[chef] Re: Re: application deployments


Chronological Thread 
  • From: Jay Perry < >
  • To:
  • Subject: [chef] Re: Re: application deployments
  • Date: Thu, 12 Jul 2012 22:00:03 -0400

Hi Andrea,

I think I will stick with using my own cookbooks for now but would like to have something like the application cookbook that we can use for all our application deploys which will be rpms.  Basically I want to avoid of repeating the same code for each application.

Thanks for the reassurance that putting the version info in a role is an acceptable solution and not a bad practice.

Thanks,
Jay

On Thu, Jul 12, 2012 at 3:12 PM, Andrea Campi < " target="_blank"> > wrote:
On Thu, Jul 12, 2012 at 6:13 PM, JayP < "> > wrote:
> Hi,
>
> We just started using chef for our application deployments which are rpms so at
> the moment we are using the package resource to handle this installation.  I
> was directed to the application cookbook
> (https://github.com/opscode-cookbooks/application) but it seems this cookbook
> doesn't support rpm's and also requires the application to be pulled from a
> repository.  Are there plans to update the application cookbook to support rpms
> or any other suggestions?

I've thought about that while working on that cookbook, and while I
get the reasoning about this, I'm still kind of conflicted.

On the one hand, if you simply need to install rpms, manage some files
with templates and start/restart a service, you won't get much out of
the application cookbook.

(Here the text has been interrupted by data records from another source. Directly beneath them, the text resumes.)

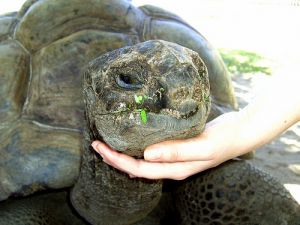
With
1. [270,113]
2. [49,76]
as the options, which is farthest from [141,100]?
[49,76]

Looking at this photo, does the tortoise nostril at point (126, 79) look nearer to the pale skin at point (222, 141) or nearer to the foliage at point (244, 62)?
→ the pale skin at point (222, 141)

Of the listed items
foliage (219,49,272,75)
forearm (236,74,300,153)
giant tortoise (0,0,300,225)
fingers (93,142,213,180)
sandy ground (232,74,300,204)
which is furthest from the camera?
foliage (219,49,272,75)

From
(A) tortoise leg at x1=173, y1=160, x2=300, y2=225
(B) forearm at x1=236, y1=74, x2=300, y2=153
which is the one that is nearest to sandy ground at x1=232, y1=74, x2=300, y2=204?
(A) tortoise leg at x1=173, y1=160, x2=300, y2=225

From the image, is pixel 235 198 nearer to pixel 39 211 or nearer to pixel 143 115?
pixel 39 211

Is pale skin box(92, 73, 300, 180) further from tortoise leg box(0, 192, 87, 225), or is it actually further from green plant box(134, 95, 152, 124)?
tortoise leg box(0, 192, 87, 225)

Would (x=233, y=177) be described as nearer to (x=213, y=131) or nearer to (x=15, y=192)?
(x=213, y=131)

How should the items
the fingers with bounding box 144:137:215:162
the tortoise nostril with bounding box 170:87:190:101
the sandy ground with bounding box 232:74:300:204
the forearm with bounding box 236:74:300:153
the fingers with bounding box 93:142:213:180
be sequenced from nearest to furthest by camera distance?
1. the tortoise nostril with bounding box 170:87:190:101
2. the fingers with bounding box 144:137:215:162
3. the fingers with bounding box 93:142:213:180
4. the forearm with bounding box 236:74:300:153
5. the sandy ground with bounding box 232:74:300:204

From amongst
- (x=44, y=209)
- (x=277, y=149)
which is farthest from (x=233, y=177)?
(x=277, y=149)

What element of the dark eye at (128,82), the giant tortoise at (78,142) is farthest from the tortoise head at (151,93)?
the giant tortoise at (78,142)
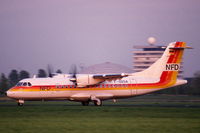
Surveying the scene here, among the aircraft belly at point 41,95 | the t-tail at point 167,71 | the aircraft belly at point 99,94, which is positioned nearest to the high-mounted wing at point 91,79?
the aircraft belly at point 99,94

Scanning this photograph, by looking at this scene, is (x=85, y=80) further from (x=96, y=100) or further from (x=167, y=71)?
(x=167, y=71)

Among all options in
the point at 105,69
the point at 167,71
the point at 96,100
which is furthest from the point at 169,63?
the point at 105,69

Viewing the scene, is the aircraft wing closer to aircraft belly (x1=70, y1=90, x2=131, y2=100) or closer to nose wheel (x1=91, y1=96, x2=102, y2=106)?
aircraft belly (x1=70, y1=90, x2=131, y2=100)

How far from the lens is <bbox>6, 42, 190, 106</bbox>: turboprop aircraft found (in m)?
38.8

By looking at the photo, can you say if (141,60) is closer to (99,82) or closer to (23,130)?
(99,82)

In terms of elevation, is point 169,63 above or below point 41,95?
above

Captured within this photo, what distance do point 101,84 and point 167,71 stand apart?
22.7ft

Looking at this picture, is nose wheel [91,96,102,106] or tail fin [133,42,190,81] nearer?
nose wheel [91,96,102,106]

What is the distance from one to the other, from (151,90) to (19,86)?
13179 millimetres

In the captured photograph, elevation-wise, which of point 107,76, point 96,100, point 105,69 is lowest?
point 105,69

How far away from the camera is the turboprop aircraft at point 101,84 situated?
1527 inches

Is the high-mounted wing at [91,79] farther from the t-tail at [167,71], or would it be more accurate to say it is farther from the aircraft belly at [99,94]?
the t-tail at [167,71]

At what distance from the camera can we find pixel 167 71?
40.7 m

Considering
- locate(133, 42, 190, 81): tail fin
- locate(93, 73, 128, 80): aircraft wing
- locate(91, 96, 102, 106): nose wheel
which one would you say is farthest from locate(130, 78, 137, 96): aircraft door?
locate(91, 96, 102, 106): nose wheel
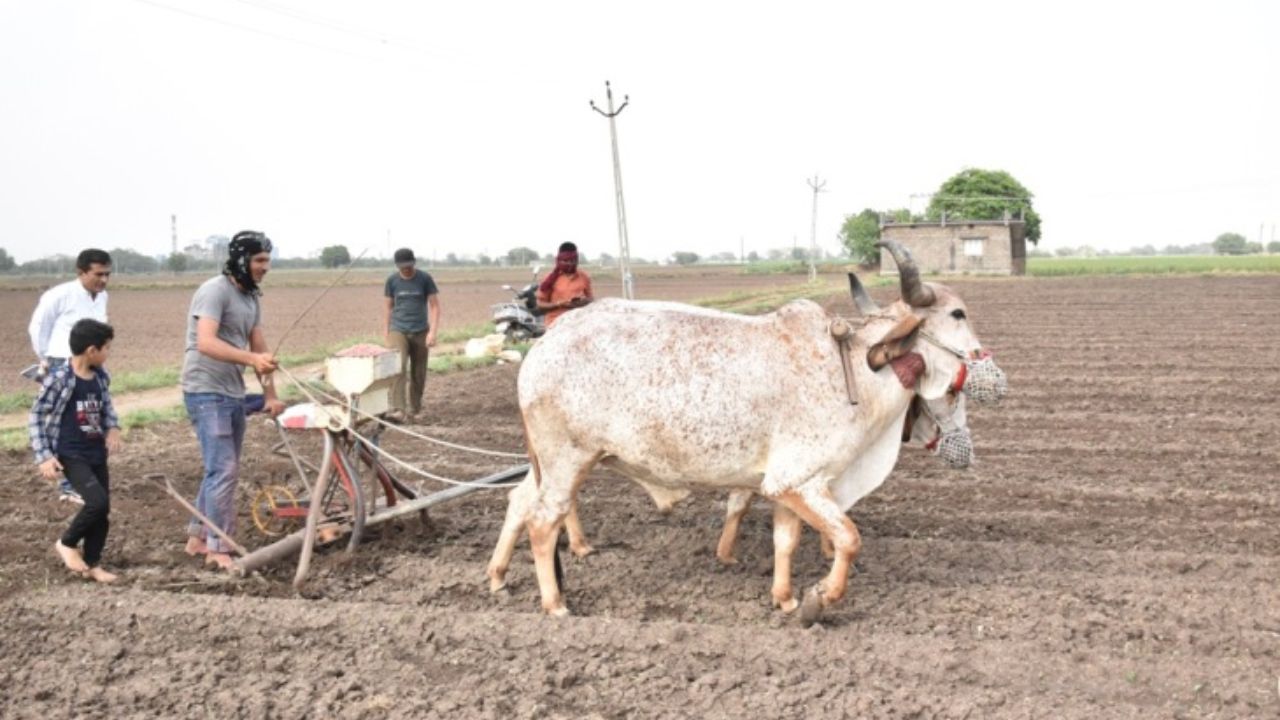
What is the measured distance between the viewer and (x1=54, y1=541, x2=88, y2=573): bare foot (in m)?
6.80

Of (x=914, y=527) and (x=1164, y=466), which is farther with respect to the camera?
(x=1164, y=466)

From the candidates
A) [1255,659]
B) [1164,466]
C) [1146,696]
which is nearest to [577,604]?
[1146,696]

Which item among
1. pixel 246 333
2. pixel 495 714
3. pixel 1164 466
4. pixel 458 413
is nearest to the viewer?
pixel 495 714

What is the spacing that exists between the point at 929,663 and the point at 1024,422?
7.41m

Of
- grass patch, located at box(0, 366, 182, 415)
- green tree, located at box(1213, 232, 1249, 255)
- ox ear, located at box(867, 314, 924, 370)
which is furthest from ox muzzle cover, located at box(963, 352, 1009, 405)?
green tree, located at box(1213, 232, 1249, 255)

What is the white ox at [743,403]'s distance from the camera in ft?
19.8

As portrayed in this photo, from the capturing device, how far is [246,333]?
6.94 meters

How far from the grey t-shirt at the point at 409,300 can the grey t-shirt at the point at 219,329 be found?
5.51 metres

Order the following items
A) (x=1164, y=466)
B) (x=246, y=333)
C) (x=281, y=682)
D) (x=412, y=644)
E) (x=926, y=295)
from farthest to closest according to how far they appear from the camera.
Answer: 1. (x=1164, y=466)
2. (x=246, y=333)
3. (x=926, y=295)
4. (x=412, y=644)
5. (x=281, y=682)

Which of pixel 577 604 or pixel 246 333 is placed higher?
pixel 246 333

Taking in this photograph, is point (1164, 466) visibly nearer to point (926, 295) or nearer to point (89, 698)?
point (926, 295)

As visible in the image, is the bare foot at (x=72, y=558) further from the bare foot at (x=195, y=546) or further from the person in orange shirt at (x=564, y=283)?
the person in orange shirt at (x=564, y=283)

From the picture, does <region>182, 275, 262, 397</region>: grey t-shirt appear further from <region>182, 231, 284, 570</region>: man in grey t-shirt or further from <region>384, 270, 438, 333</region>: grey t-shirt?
<region>384, 270, 438, 333</region>: grey t-shirt

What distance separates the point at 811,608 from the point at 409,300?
7.64m
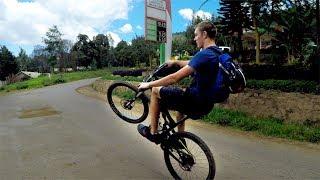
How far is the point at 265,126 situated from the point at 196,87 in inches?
265

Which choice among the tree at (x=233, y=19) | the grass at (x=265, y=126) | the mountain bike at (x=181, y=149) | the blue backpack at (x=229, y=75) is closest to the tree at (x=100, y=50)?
the tree at (x=233, y=19)

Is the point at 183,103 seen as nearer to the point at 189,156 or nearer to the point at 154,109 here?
the point at 154,109

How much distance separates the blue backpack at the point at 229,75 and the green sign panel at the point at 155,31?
10354mm

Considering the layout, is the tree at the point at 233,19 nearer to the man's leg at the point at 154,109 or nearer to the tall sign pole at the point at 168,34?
the tall sign pole at the point at 168,34

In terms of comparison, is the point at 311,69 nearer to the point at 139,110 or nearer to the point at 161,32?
the point at 161,32

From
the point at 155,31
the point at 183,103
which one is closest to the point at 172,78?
the point at 183,103

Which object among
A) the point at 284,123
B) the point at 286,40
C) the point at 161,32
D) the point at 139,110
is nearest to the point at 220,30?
the point at 286,40

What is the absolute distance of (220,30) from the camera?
1731 inches

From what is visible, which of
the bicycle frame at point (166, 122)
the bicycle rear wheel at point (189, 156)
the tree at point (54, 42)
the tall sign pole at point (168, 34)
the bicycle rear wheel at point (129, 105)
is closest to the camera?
the bicycle rear wheel at point (189, 156)

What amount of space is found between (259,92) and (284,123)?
1.58 m

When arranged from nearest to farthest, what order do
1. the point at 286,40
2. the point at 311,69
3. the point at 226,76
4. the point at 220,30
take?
the point at 226,76, the point at 311,69, the point at 286,40, the point at 220,30

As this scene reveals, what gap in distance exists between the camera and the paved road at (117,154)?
286 inches

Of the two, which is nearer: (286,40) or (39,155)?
(39,155)

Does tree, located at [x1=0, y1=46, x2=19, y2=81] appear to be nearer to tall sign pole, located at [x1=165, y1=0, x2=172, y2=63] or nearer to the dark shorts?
tall sign pole, located at [x1=165, y1=0, x2=172, y2=63]
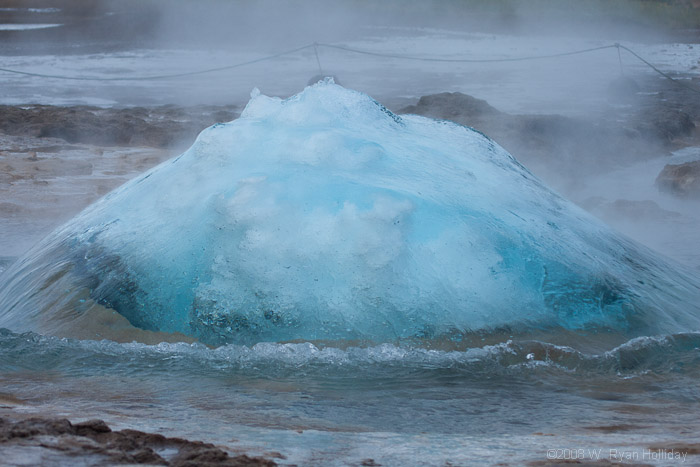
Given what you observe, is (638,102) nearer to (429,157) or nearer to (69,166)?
(69,166)

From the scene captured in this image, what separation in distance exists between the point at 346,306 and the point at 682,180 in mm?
5072

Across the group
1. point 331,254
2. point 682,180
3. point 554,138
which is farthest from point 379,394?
point 554,138

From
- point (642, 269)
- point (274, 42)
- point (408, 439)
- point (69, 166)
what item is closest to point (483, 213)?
point (642, 269)

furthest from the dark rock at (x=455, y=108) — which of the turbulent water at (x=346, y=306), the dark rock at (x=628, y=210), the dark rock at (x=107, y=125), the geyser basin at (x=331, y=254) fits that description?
the turbulent water at (x=346, y=306)

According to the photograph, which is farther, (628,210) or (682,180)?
(682,180)

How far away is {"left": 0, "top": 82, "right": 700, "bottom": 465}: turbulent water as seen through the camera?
2.27 m

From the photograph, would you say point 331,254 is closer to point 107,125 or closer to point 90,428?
point 90,428

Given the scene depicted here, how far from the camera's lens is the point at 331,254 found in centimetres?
269

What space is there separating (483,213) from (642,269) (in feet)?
2.77

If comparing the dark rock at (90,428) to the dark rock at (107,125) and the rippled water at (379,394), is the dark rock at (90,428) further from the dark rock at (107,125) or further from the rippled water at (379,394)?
the dark rock at (107,125)

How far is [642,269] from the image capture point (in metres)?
3.25

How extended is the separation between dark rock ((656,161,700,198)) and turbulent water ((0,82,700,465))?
12.2ft

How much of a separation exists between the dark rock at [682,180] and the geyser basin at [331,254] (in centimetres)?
372

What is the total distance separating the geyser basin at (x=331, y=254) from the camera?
268 centimetres
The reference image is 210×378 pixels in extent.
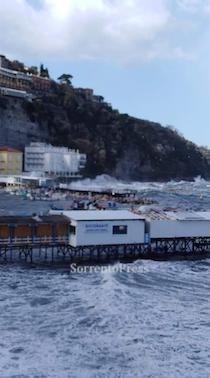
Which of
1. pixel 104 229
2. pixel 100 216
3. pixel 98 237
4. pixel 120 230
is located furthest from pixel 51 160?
pixel 98 237

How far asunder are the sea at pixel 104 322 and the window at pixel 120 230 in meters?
3.87

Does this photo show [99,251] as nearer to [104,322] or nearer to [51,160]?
[104,322]

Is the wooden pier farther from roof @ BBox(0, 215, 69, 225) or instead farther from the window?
roof @ BBox(0, 215, 69, 225)

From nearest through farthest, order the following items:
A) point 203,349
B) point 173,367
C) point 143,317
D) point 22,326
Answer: point 173,367 → point 203,349 → point 22,326 → point 143,317

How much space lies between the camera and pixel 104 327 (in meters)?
28.0

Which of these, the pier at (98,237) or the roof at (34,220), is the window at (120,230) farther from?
the roof at (34,220)

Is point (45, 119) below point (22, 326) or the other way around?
the other way around

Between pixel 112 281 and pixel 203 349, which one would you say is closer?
pixel 203 349

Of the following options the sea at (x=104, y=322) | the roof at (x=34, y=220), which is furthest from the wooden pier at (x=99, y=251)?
the sea at (x=104, y=322)

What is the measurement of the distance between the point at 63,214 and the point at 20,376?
26.1 meters

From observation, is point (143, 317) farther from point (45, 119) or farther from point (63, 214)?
point (45, 119)

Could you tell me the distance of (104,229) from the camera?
45.1m

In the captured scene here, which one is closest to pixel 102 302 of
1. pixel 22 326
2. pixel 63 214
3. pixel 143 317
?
pixel 143 317

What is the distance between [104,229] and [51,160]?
12657 cm
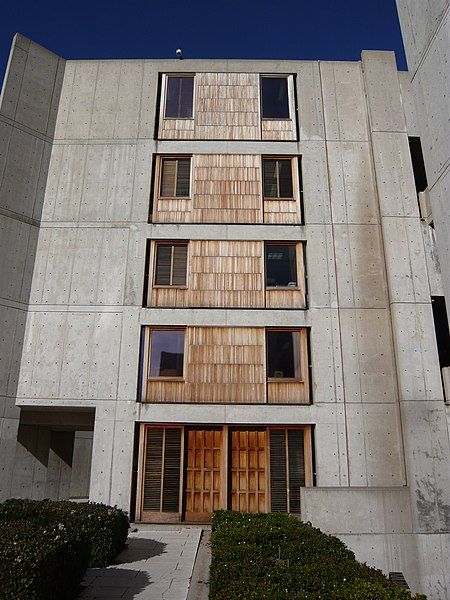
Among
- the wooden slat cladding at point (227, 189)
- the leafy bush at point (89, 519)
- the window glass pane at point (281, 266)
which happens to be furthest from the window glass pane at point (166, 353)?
the leafy bush at point (89, 519)

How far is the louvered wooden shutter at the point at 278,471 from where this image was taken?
15117mm

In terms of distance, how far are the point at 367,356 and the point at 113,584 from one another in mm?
10352

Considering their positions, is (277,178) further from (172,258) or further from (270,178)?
(172,258)

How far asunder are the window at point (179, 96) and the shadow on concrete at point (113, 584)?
51.7 feet

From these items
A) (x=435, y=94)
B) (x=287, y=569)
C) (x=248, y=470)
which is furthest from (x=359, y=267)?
(x=287, y=569)

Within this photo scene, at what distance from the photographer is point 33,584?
582cm

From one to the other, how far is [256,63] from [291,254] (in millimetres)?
8171

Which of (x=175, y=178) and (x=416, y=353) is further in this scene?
(x=175, y=178)

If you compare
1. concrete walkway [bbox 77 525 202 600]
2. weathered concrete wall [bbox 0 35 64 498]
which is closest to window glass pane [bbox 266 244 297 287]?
weathered concrete wall [bbox 0 35 64 498]

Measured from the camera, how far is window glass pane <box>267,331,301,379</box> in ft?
53.0

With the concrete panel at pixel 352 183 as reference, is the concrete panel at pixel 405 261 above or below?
below

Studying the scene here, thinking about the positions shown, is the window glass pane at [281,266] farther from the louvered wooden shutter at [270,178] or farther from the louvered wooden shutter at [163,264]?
the louvered wooden shutter at [163,264]

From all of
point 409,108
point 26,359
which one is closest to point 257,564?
point 26,359

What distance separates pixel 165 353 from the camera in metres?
16.4
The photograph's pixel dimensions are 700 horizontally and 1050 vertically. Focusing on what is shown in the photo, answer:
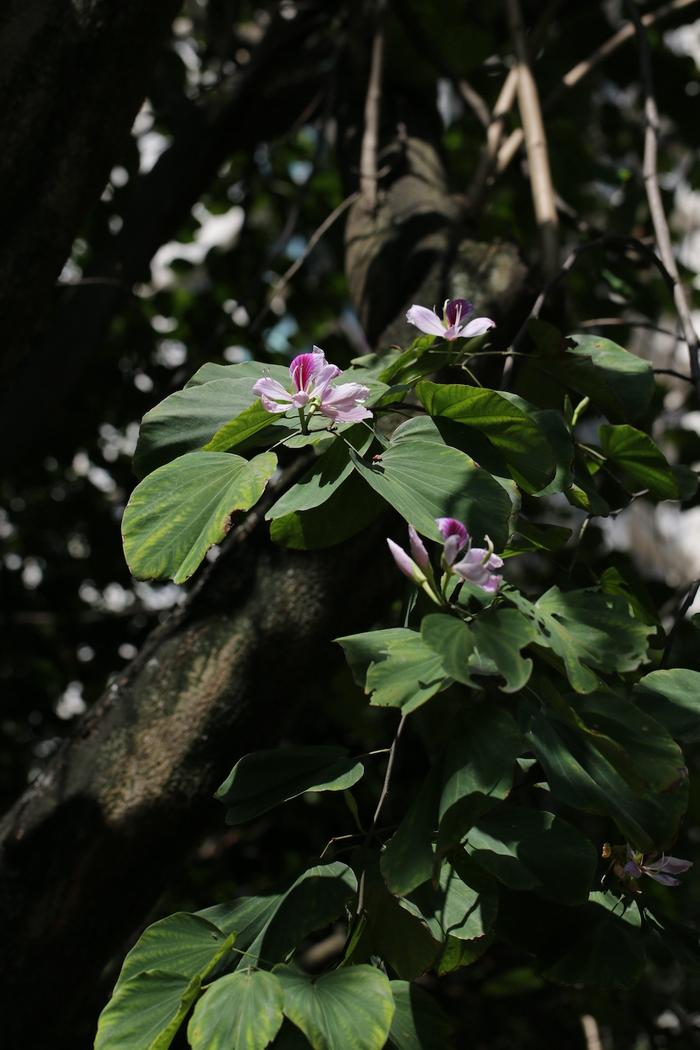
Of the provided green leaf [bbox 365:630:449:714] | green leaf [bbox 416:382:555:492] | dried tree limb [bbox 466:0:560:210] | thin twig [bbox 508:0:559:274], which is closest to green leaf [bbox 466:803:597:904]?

You can do all that with your own recipes,
without having to learn a whole new set of conventions.
For example, the application cookbook keeps the last few checkouts,
and creates a symlink to the "current" version, and tries to do that
in a reliable way.
How would you map that to installation via RPMs?

On the other hand, it would be nice to use the same DSL regardless of
where the app comes from.
In my case, I can see myself using git in staging and pre-build
archives (coming from Jenkins) in production.
In other words, once you've gone past the learning curve with the
application cookbook, you'll want to manage everything in the same
way.

> In addition I wanted to get some suggestions on how best to manage the version
> number of the application rpm being deployed into qa/staging/production.  Since
> we have a separate continuous integration pipeline for our infrastructure code
> (cookbooks) and the rev'ing of the cookbook in the production.json file is
> automated through our CI system I would rather not store the application rpm
> version in the environment files.  I was thinking of storing this in the
> application role and namespace it like so ['app']['version']['production'] =
> "1.0".  Any thoughts around this or suggested approaches?

I think this is very appropriate, that's pretty much what I do.